How to select or return specific part from Split ingest pipeline

I have created one split ingest pipeline, it is working fine. But I want to return only the first part of the text.

GET _ingest/pipeline/_simulate 
{
  "pipeline":{
    "processors":[
      {
      "split":{
        "field":"message",
        "separator": ";"
      }
    }
    ]  
  },
  "docs":[
    {
      "_source":{
        "message":"SAS Grant Suspension Failure;6825;serial_no.=EB184812696;supplAlarmInfo:SUSPENDED_GRANT;additionalFaultId=682"
    }
  }
    
    ]
}

This is the output

{
  "docs" : [
    {
      "doc" : {
        "_index" : "_index",
        "_type" : "_doc",
        "_id" : "_id",
        "_source" : {
          "message" : [
            "SAS Grant Suspension Failure",
            "6825",
            "serial_no.=EB184812696",
            "supplAlarmInfo:SUSPENDED_GRANT",
            "additionalFaultId=682"
          ]
        },
        "_ingest" : {
          "timestamp" : "2021-08-01T11:01:55.937955952Z"
        }
      }
    }
  ]
}

I want to return "SAS Grant Suspension Failure" only and store it in a new field,
Please help me with this. Thank you

You can probably use a dissect or grok processor instead.

What would be the pattern to extract SAS Grant Suspension Failure only?
Struggling with this.

I figured out the pattern

{
"patterns":["%{INTERESTED_PART:new_field}"],
        "pattern_definitions" : {
          "INTERESTED_PART" : "SAS Grant Suspension Failure"
        }
      }

I tested the ingest pipeline it's working fine. . But want to know how does it will automatically process this ingest and create a new field in the index?

What about:

GET _ingest/pipeline/_simulate
{
  "pipeline": {
    "processors": [
      {
        "dissect": {
          "field": "message",
          "pattern": "%{label};%{?text}"
        }
      },
      {
        "remove": {
          "field": "message"
        }
      }
    ]
  },
  "docs": [
    {
      "_source": {
        "message": "SAS Grant Suspension Failure;6825;serial_no.=EB184812696;supplAlarmInfo:SUSPENDED_GRANT;additionalFaultId=682"
      }
    }
  ]
}

This gives:

{
  "docs" : [
    {
      "doc" : {
        "_index" : "_index",
        "_type" : "_doc",
        "_id" : "_id",
        "_source" : {
          "label" : "SAS Grant Suspension Failure"
        },
        "_ingest" : {
          "timestamp" : "2021-08-02T08:09:03.046277011Z"
        }
      }
    }
  ]
}

Thanks, this also works. The only thing I am struggling with is, how to attach this ingest to the index? Do I need to mention pipeline somewhere in the configuration file? What's the process?

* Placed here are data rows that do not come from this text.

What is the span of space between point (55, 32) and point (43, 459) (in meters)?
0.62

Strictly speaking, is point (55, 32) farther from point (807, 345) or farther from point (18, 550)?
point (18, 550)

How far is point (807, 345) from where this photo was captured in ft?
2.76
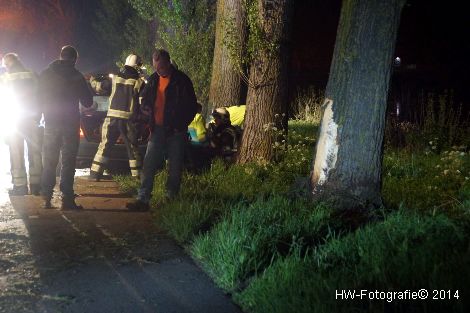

Once you have created the pipeline, you can use it from the index API:

POST index/_doc?pipeline=your-pipeline-name
{
  "message": "SAS Grant Suspension Failure;6825;serial_no.=EB184812696;supplAlarmInfo:SUSPENDED_GRANT;additionalFaultId=682"
}

Or you can define a default pipeline. See index.default_pipeline in Index modules | Elasticsearch Guide [7.13] | Elastic.

Thank you @dadoonet

This topic was automatically closed 28 days after the last reply. New replies are no longer allowed.